**What needs to be done**
Present every line of the entries below as a numbered list, skipping blank lines and leaving out the pictures.

Excerpts from spatial question data:
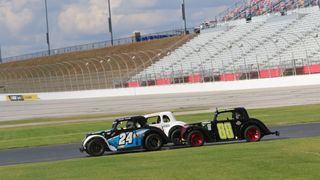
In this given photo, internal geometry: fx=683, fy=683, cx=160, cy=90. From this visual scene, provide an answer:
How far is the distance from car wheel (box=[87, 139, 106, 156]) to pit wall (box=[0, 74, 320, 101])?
114 ft

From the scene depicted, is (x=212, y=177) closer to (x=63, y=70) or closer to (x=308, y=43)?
(x=308, y=43)

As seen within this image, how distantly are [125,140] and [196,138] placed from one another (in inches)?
79.6

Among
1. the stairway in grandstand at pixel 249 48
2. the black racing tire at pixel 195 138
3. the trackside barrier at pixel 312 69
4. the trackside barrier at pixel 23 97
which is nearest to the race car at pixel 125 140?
the black racing tire at pixel 195 138

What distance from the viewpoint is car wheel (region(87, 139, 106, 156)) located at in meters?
19.3

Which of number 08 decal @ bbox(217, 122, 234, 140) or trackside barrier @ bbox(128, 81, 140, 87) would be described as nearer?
number 08 decal @ bbox(217, 122, 234, 140)

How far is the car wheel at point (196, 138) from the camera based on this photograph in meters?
19.2

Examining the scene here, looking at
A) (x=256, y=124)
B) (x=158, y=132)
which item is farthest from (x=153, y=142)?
(x=256, y=124)

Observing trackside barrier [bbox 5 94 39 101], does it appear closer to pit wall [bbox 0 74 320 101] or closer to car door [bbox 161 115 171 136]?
pit wall [bbox 0 74 320 101]

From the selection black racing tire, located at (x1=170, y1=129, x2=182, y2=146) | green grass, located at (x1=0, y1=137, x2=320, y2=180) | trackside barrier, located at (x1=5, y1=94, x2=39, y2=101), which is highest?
trackside barrier, located at (x1=5, y1=94, x2=39, y2=101)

**Response**
1. In this given photo, internal geometry: fx=683, fy=683, cx=160, cy=90. From this visual scene, provide an answer:
2. How far is the distance from car wheel (box=[87, 139, 106, 156]) to pit wall (box=[0, 74, 320, 101])?
3. 114 ft
4. From the scene depicted, is (x=212, y=177) closer to (x=63, y=70) or closer to (x=308, y=43)?
5. (x=308, y=43)
6. As seen within this image, how distantly are [125,140] and [196,138] placed from one another (in inches)?
7. 79.6
8. Among
9. 1. the stairway in grandstand at pixel 249 48
10. 2. the black racing tire at pixel 195 138
11. 3. the trackside barrier at pixel 312 69
12. 4. the trackside barrier at pixel 23 97
13. which is nearest to the race car at pixel 125 140?
14. the black racing tire at pixel 195 138
15. What distance from the viewpoint is car wheel (region(87, 139, 106, 156)) located at in meters?
16. 19.3
17. Which of number 08 decal @ bbox(217, 122, 234, 140) or trackside barrier @ bbox(128, 81, 140, 87) would be described as nearer?
18. number 08 decal @ bbox(217, 122, 234, 140)
19. How far is the car wheel at point (196, 138) from the camera based on this photograph in meters?
20. 19.2
21. Examining the scene here, looking at
22. A) (x=256, y=124)
23. B) (x=158, y=132)
24. which item is farthest from (x=153, y=142)?
25. (x=256, y=124)
26. Observing trackside barrier [bbox 5 94 39 101], does it appear closer to pit wall [bbox 0 74 320 101] or closer to car door [bbox 161 115 171 136]?
27. pit wall [bbox 0 74 320 101]
28. From the selection black racing tire, located at (x1=170, y1=129, x2=182, y2=146) | green grass, located at (x1=0, y1=137, x2=320, y2=180) | trackside barrier, located at (x1=5, y1=94, x2=39, y2=101), which is highest?
29. trackside barrier, located at (x1=5, y1=94, x2=39, y2=101)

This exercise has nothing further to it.